Resilience
Calls to other systems fail transiently. A resilience policy wraps an operation (or a single call) with rate limits, retries, timeouts, and circuit breakers — declaratively, by name — so fault tolerance lives in the wiring, not scattered through handlers.
A policy is composed strategies¶
A ResiliencePolicy is an ordered stack of strategy objects (outer → inner:
rate limit → bulkhead → circuit breaker → retry → timeout), plus optional
fallback and hedge:
| Strategy | What it does |
|---|---|
| Rate limit | token bucket — sustained permits/per, capacity burst or permits; an empty bucket rejects immediately with throttled |
| Retry | re-run on a retryable failure — max_attempts, backoff (base, max, multiplier, jitter) |
| Timeout | a per-attempt timeout |
| Circuit breaker | stop calling a failing dependency once a failure ratio trips, for a cool-off window |
| Adaptive throttle | shed proportionally when the downstream stops accepting — the breaker's sibling for degraded-but-alive dependencies |
| Bulkhead | cap concurrent calls — fixed, or adaptive / delay-based — with an optional managed queue |
| Fallback / Hedge | a fallback value on failure; or race staggered attempts |
Retry only fires on kinds that declare themselves retryable —
concurrency, infrastructure, and throttled (see
Errors & failures). You can't retry a validation or domain
failure, by design.
When the invocation carries a deadline, it gates the whole strategy chain from the outside — and a retry abandons a backoff sleep that would outlive the budget, surfacing the real error instead of a pointless wait.
Built-in policies¶
Two ship ready to use, no ResilienceSpec required:
occ— retry onconcurrency(optimistic-concurrency contention).transient— retry oninfrastructure, with a 30 s per-attempt timeout.
Applying a policy¶
Declaratively, wrap an operation on its registry with a named policy:
ResilienceWrap(policy="transient").to_step()

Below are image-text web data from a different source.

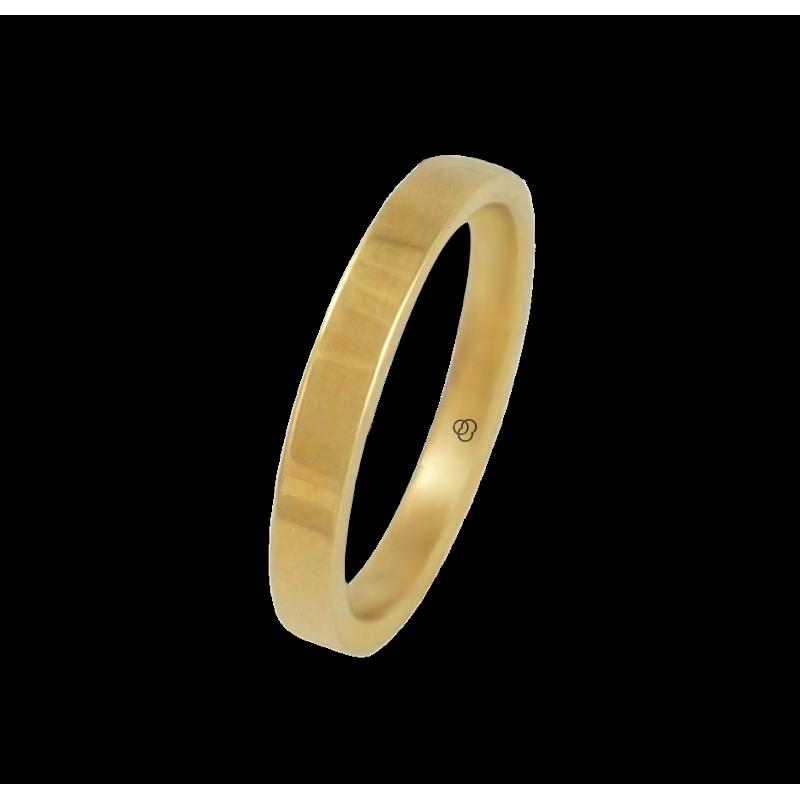 Anello in oro giallo 18 kt lucido superficie piatta modello g-5.3-732-91ew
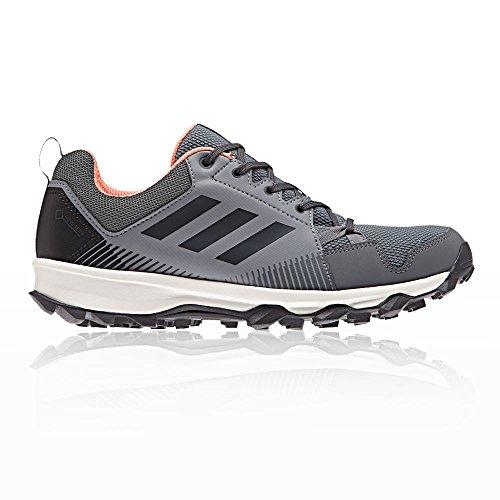 adidas Damen Traillaufschuh Terrex Tracerocker, Grau (Grethr/Carbon/Chacor 000), 42 EU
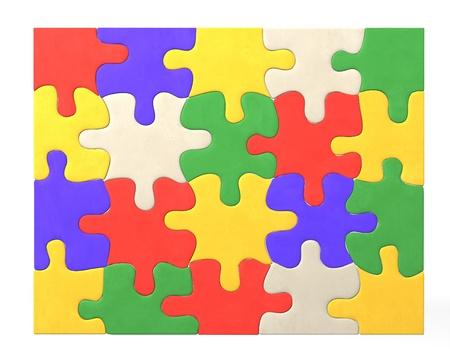 3d render of colour puzzle  Stock Photo - 12986054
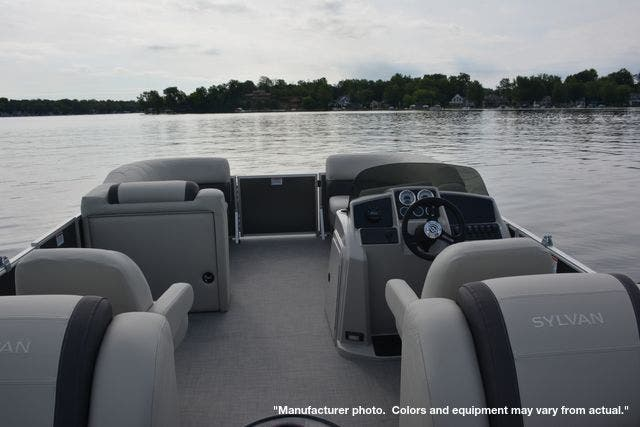 2022 Sylvan boat for sale, model of the boat is 8522MirageLZ & Image # 7 of 17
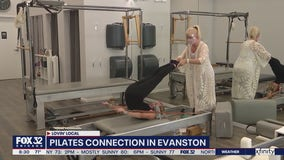 Lovin' Local: Pilates Connection in Evanston staying limber during pandemic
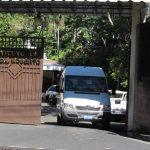 Los restos de Marco Javier fueron entregados ayer a las 10:00 a.m. a sus familiares en el Instituto de Medicina Legal de San Salvador. Foto EDH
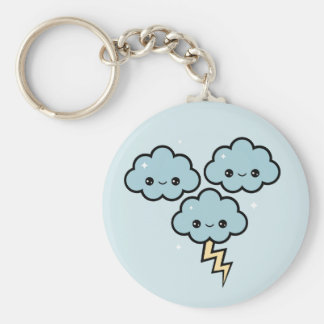 Happy Thunder Clouds Key Ring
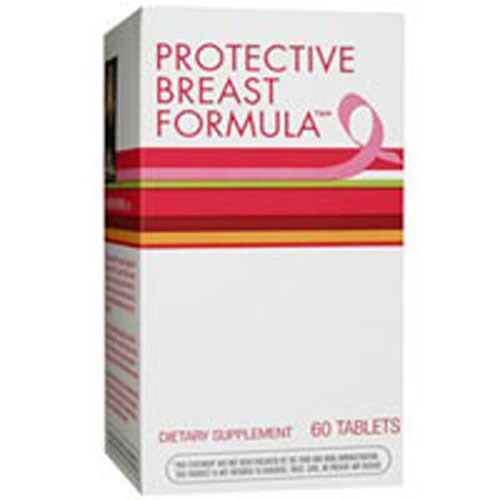Protective Breast Formula 60 Tabs by Enzymatic Therapy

Or imperatively, around a specific call:
result = await ctx.resilience().run(
lambda: charge_card(payment),
policy="transient",
route="payments", # keys breaker/bulkhead state per dependency
)
A retry re-runs the whole operation
Each attempt opens a fresh transaction, so a failed attempt's writes roll back before the next one — retries never leave half-applied state. It also means retried work must be safe to repeat.
Rate limiting¶
RateLimitStrategy(permits=10, per=timedelta(seconds=1)) is a token bucket:
permits/per is the sustained rate, burst or permits the capacity, refilled
continuously from the monotonic clock. State is keyed (policy, route) like
the breaker's, so distinct backends under one policy get distinct buckets.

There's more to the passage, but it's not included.